The flags show better on the 15-minute & 30-minute charts (above) although I have also included by the measured target for the bear flag pattern (the distance of the flagpole added to the highest part of the flag before breakdown) as well my preferred target of 1742 (unadjusted target/actual support level). This is only a potentially bearish pattern awaiting a sell signal via a convincing breakdown below the pattern and with trading for the week now closed, we’ll just have to wait until palladium futures resume trading on Sunday evening at 6 pm EST to see whether or not these potentially bearish patterns play out or dissipate with additional upside following the reversal off 1800 earlier today.

PA 60m 3 Dec 20th

PA 60m 3 Dec 20th

This is where trading gets tough as any other day of the week other than Friday, I would have stayed long with a stop & reverse order (i.e.- a standing stop-loss order to close the long that I took just above 1800 earlier today with a sell order of twice the amount of the existing position which would close the long while simultaneously opening a new short position if /PA dropped much below the bottom of the flag).

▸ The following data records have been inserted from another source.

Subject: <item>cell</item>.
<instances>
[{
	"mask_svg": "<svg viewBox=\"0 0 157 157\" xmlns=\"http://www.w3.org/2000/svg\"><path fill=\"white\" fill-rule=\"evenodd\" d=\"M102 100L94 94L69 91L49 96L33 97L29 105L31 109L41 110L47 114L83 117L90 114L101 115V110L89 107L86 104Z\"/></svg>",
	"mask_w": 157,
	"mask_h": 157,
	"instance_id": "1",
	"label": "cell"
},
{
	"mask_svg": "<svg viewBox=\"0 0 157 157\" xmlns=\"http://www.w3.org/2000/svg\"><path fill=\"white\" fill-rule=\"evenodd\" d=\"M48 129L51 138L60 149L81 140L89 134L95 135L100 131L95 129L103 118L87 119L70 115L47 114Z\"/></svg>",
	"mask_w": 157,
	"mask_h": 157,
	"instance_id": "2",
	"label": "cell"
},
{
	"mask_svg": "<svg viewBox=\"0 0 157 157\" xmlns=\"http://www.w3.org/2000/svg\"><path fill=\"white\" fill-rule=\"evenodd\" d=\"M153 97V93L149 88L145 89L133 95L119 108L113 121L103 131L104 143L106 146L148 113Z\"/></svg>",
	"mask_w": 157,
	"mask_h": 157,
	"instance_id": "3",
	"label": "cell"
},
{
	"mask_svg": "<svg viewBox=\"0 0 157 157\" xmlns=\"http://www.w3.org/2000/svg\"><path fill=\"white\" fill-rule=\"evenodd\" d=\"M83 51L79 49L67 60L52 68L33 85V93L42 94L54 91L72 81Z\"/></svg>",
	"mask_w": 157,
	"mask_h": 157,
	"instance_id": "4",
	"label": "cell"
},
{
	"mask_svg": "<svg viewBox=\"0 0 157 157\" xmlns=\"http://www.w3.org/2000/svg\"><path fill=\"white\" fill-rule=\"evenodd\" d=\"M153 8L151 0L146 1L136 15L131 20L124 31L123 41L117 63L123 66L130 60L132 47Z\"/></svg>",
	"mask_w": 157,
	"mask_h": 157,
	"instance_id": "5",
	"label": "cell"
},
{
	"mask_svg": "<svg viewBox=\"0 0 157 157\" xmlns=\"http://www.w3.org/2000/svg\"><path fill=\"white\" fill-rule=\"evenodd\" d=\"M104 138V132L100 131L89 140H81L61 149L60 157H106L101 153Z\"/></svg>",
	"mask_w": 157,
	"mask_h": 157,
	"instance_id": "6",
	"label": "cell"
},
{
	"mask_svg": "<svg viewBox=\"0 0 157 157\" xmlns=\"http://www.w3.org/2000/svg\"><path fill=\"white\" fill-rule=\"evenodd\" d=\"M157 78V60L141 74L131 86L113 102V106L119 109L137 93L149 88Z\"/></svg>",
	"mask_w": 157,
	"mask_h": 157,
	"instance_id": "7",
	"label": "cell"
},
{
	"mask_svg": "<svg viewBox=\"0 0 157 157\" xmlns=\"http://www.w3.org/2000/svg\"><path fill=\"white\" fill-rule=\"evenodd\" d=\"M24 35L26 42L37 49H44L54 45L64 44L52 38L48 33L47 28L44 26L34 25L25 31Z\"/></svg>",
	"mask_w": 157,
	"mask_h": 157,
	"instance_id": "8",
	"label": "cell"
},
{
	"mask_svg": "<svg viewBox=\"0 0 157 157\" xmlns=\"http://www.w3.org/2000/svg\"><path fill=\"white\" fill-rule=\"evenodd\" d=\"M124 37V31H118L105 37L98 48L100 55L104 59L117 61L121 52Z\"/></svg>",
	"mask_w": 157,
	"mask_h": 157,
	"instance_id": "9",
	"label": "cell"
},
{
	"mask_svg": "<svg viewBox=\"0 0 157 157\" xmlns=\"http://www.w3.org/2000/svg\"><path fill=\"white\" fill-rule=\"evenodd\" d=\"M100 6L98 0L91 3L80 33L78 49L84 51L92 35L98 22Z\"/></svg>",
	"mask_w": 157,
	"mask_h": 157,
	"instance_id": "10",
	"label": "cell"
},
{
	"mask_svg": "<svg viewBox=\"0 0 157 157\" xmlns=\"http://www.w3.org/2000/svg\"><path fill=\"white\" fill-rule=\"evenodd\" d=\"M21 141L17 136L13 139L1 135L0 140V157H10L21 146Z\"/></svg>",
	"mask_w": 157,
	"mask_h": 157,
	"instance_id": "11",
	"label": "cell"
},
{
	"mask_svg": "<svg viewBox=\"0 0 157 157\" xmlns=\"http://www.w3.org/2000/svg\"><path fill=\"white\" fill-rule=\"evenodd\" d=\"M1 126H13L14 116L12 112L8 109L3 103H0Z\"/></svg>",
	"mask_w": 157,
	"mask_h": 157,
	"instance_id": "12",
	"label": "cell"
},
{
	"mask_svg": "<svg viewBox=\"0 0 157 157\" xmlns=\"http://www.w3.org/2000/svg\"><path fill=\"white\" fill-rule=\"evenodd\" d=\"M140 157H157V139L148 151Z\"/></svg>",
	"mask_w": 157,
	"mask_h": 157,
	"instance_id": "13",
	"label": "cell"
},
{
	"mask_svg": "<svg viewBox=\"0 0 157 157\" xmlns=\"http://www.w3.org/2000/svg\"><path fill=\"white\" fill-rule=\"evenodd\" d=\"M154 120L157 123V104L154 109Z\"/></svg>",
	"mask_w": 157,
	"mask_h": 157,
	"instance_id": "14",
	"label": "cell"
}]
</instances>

That type of order would work fine during the week as the futures trade virtually around the clock although heading into the weekend, I had to make a decision to either stay long for more upside on the bounce off 1800, close the position & go home flat without risking a big gap against my position when trading resumes on Sunday evening (but also risk missing out on what could be a big gap down as well, if short) or reverse back to a short position (i.e.- close the long & go short again) which is what I did based on my read on the chart & the history of a “rush for the exits” type sharp move lower on the initial leg down following previous similar sell signals with comparable bearish technicals on palladium.

Basically, I’m risking giving back a chunk of the profits booked today in order to capture additional gains & stick with a trade that appears to have more downside in the coming days & possibly weeks+, regardless of whether /PA gaps up or down on Sunday. At this point, the 1885 level, formerly support, becomes resistance & may provide another objective short entry if /PA were to rally back to that level soon. Likewise, a solid break below 1800 will trigger the next objective short entry or add-on.